つまり埋まったままの状態で、他の場所へ生まれ変わることができないということ。
『リスポーンできないなんて、現実はクソゲー』
などという標語が1000年前に流行ったこともあるとか。
「さて、そんなことよりも、皆さんには、人を発掘してもらいたいと思います。間違った人を発掘しないように」
前時代の技術者を発掘する仕事に就いた俺は、リーダーの言葉を聞いた。特に鉄拳制裁が飛んでくることもないし、お金があろうがなかろうが特に問題はない。
暇つぶしの一環だ。
「間違った人ってどういう人ですか?」
「役に立たない人たちですね。もし不用意に乾眠している人を見つけたら、ちょうど近くの山が噴火しましたから運んで行ってください。面倒ですが燃やすにはそれしか方法はありませんから」
耐久値が上がったところで、力が上がったわけではないので、コンクリートを退ける作業は結構骨が折れる。実際に骨が折れてしまうと、世界的な科学の賞を貰えるわけだが。

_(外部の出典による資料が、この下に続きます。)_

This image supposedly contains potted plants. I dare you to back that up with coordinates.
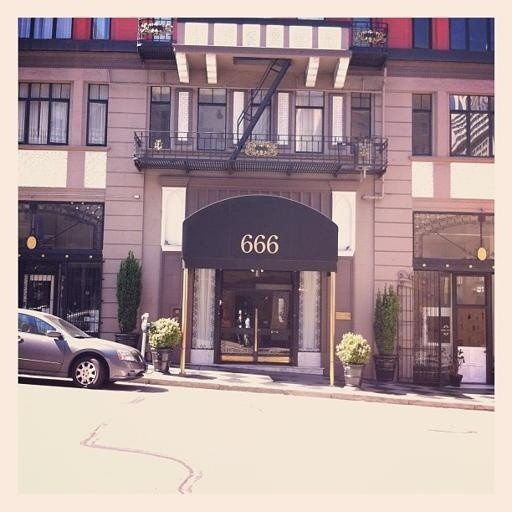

日本は地震は多いが水が美味しく、こういうボランティアをするとたいてい水と軽食を貰える。前時代を思い出すようで楽しい。
昼休憩の時に、うっかり地面に水をこぼしてしまった。
ゴクリ。
喉を鳴らすような音が聞こえた。
ボコボコボコ……。
地中に乾燥した人が埋まっていたようで、水を吸い込み、600年前の人が出てきてしまった。服と炭素計測で腕につけたデバイスに表示される。
「リスポーンできた?」
600年前といえば、埋まった人を生き返らせようという機運が高まっていた時だ。
今とは別の価値観で生きていたのだろう。
「いや、あなたはここに埋まっていただけです」
「なんだ、そうか……」
寂しそうな顔で、頬についた泥を拭っていた。
「どうします? 一応、近くの火山で死ねますけど……」
「来世にかけるか。それもまたいいな。今は出生率はどうなってる? 政府が規制しているだろう?」
「ええ、今は年に10人と決められています。あなたが死んでくれると、一枠空きますけどね」
「どうしようかな。まぁ、ちょっとこの時代を楽しんでから決めるよ」
そう言って、泥だらけの服のまま、ビル群の瓦礫が高く積まれた山へ登っていった。
リスポーンを求めて、また埋まりに行くのだろうか。
「喉、乾いたな」
西の方では、先日の大雨で、200年前の人たちが復活したらしい。政府の発表によると、そのまま塩漬けにするつもりのようだ。膨らまないといい。